April 2026:
Reflections on Mother's Day
My mother once said that she was like a dog with a bone - put her on a track and she would run as long as she could see the path, and even better if she had a short, iterative goal. She drove like that on the highway. Actually, she would never have used the word 'iterative'. She was kind of lazy that way. She would be the first to admit it, laughing.
The weekend of her death anniversary is also Mother's Day. A bad coincidence, and one that will endure. Almost like dying on a child's birthday, or an accident at Christmas. It is scarring in a way that doesn't let you forget the scar, on a regular basis. The nerve!
How selfish am I? Mother's Day should be for my children to celebrate but instead I am always going to be a grieving child. Watching her slow decline into dementia and the many ways I tried to fight and deny it doesn't help. I remember being angry a lot, feeling that she simply wasn't trying hard enough, that she was being lazy, particularly in the early stages when I thought I knew better. I had no idea what was coming.

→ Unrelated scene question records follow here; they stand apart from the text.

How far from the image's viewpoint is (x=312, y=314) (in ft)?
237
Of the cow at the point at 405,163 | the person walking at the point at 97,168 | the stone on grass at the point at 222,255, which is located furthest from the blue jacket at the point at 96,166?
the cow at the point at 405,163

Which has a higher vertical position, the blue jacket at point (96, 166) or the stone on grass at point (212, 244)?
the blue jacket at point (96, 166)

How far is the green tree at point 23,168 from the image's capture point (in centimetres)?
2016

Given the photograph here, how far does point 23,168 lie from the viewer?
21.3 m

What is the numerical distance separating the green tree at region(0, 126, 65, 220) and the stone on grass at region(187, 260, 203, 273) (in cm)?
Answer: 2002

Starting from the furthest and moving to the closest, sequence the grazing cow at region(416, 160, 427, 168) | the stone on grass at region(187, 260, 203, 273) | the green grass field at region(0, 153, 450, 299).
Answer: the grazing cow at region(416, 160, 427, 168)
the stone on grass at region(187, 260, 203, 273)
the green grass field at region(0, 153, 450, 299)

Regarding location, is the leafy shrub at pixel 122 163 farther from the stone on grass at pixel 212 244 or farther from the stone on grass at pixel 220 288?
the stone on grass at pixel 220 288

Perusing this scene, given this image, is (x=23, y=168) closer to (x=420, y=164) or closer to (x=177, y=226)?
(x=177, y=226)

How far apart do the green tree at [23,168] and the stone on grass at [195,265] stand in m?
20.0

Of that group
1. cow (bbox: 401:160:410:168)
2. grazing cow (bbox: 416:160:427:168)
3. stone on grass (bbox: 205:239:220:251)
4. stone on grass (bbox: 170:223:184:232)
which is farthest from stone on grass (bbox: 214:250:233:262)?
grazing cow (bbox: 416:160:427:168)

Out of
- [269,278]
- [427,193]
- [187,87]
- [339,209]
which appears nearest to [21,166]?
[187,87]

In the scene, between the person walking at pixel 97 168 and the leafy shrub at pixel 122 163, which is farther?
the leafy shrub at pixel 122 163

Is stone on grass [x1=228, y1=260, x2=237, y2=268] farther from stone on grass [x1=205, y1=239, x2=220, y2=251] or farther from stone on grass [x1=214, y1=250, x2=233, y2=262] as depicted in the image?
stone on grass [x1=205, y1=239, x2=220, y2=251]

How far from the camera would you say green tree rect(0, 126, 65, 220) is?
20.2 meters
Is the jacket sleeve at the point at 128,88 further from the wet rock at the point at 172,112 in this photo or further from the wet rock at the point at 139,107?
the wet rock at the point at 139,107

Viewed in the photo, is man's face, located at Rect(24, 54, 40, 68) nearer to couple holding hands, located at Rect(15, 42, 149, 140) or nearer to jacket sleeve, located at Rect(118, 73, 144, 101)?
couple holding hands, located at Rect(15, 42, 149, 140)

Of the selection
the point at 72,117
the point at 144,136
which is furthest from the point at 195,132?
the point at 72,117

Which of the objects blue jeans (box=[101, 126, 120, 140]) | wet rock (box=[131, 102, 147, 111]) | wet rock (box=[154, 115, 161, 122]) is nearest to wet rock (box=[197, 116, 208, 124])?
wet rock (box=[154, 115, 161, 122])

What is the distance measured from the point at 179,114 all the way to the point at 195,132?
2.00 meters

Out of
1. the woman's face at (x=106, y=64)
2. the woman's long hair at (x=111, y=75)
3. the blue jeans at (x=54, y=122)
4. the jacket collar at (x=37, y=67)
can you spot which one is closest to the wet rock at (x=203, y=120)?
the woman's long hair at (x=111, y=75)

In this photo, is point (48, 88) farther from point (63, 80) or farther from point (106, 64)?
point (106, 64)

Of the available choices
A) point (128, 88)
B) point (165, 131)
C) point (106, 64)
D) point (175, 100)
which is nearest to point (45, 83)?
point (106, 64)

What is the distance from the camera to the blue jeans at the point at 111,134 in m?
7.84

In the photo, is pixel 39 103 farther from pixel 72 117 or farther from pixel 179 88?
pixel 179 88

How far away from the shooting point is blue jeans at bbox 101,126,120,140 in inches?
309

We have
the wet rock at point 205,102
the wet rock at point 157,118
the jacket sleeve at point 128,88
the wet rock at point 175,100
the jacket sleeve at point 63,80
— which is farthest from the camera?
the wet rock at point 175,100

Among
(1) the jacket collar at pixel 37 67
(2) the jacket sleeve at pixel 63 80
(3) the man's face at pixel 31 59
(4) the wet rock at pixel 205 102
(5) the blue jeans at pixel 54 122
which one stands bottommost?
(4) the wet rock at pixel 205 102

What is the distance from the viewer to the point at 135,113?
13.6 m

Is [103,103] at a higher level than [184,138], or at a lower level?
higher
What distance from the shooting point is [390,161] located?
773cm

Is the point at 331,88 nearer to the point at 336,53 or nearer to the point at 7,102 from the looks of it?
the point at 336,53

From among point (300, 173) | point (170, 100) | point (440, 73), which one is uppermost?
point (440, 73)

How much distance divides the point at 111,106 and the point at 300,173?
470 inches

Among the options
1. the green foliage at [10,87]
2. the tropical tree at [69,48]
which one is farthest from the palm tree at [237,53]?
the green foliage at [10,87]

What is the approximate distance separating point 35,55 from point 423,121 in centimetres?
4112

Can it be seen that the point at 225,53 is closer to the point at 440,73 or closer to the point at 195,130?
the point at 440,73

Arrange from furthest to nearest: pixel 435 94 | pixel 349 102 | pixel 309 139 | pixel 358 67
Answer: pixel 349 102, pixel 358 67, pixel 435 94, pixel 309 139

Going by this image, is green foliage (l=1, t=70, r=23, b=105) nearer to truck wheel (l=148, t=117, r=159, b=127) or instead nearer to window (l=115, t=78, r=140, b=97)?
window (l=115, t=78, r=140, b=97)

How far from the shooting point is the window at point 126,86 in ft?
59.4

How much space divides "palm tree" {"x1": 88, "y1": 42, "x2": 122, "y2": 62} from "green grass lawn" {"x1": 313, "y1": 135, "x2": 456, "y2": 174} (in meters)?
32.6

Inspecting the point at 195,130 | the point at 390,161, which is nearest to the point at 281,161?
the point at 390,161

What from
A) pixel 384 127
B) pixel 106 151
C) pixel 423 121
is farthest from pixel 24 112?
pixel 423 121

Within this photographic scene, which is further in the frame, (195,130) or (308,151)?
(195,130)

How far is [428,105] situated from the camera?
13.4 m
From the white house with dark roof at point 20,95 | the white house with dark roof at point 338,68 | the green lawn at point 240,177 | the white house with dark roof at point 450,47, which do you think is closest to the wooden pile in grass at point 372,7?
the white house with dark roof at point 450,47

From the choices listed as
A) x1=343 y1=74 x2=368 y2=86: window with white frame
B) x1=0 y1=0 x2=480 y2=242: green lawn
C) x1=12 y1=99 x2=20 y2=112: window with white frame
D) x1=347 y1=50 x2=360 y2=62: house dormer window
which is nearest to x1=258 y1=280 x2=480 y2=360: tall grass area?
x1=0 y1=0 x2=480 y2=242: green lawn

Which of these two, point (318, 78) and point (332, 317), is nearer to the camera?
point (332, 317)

Now that I have seen her death, and my father's death, I think I know just a little more than I did before. I know it will surprise me. Of all the people I know who have died, there's no repetition, no lack of endless variation and capacity for invention in death. Suicide, drug overdose, stroke, heart attack, car crash, cancer, stabbing... all terrifyingly different. Young, old, ready or not - here it comes at you and it will always be surprising and alone. I wonder if mum knew? It was just a little fading away every day. A final word from a daughter and then she was gone into the night.
These are my Mother's Day thoughts. Guilt that I could have done more, horror at the decay and loss of control, sorrow for her suffering, gratitude for the family I have who quietly supported both of us, outrage at the system which left in a cold metal mortuary drawer for two weeks with her pacemaker pulsing away. Bitterness and shame at the tiny pathetic unremembered funeral at the start of the Covid lockdown.
I would kind of like to close the whole chapter, and remember her differently. But every year, Mother's Day arrives to keep all of this firmly front and centre, overpowering and overwhelming me with its dirty smell of failure and hopelessness. Her last cup of tea appears in a picture I took on impulse, in the kitchen the day before she died. Our tea was in our mugs, and her tea was in a saucer with a teaspoon. I recall thinking that I would just share a bit of my tea rather than use a whole teabag. I feel disgusted at that miserliness. How did it help? Maybe I learnt something.